Pengamat politik Universitas Diponegoro (Undip) Semarang Hasyim Asyari di Semarang, Senin, mengatakan bahwa ada ketentuan baru dalam UU Nomor 42/2008 tentang Pilpres dibanding dengan UU Pilpres sebelumnya yakni dalam tahapan pendaftaran bakal pasangan calon presiden dan calon wakil presiden.
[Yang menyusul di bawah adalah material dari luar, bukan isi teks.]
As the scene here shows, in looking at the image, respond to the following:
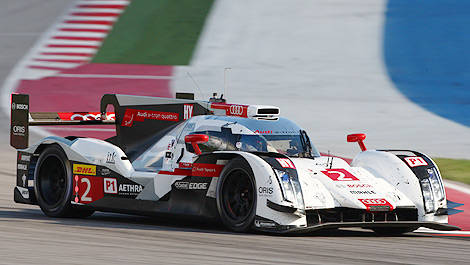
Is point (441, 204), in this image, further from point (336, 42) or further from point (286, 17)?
point (286, 17)

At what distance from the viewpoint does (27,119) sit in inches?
450

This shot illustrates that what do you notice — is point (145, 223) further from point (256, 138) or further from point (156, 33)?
point (156, 33)

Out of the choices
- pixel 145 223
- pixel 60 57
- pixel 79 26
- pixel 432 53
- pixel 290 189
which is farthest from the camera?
pixel 79 26

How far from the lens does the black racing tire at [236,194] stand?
902 cm

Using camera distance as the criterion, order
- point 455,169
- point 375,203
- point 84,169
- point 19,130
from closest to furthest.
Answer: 1. point 375,203
2. point 84,169
3. point 19,130
4. point 455,169

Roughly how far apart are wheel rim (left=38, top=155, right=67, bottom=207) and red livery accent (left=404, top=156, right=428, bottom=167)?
412cm

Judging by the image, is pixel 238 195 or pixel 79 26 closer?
pixel 238 195

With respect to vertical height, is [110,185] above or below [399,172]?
below

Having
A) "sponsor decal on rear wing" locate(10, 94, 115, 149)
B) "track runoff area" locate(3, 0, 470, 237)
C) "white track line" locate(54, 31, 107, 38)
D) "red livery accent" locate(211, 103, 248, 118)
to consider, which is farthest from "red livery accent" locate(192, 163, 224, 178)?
"white track line" locate(54, 31, 107, 38)

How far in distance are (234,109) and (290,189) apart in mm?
1791

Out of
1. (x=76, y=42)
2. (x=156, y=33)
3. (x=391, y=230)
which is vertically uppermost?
(x=156, y=33)

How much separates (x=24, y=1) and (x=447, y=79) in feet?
56.5

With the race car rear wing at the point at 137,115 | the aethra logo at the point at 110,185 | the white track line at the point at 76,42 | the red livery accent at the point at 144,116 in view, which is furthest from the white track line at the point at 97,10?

"Pada UU Nomor 42 Tahun 2008 menyebutkan bahwa dalam hal bakal pasangan calon yang diusulkan tidak memenuhi persyaratan, KPU meminta kepada parpol atau gabungan parpol pengusung untuk mengusulkan bakal pasangan calon lain sebagai pengganti. Tahapan itu tidak ada pada UU Pilpres yang sebelumnya," katanya.
Menurut Hasyim dengan ketentuan baru tersebut, bisa menyebabkan tahapan Pilpres menjadi lebih panjang karena saat bakal pasangan calon presiden dan calon wakil presiden yang sebelumnya tidak memenuhi syarat kemudian parpol maupun gabungan parpol kembali mengusulkan pasangan calon pengganti, maka KPU akan melakukan verifikasi ulang terhadap calon pengganti dimaksud.
Jika tahapan pemilu lebih panjang, tentu akan berimbas pada jadwal yang telah ditetapkan.
Padahal UU Nomor 42/2008 menyebutkan bahwa pemungutan suara pilpres dilaksanakan paling lama tiga bulan setelah pengumuman hasil pemilihan umum anggota DPR, DPD, DPRD provinsi, dan DPRD kabupaten/kota.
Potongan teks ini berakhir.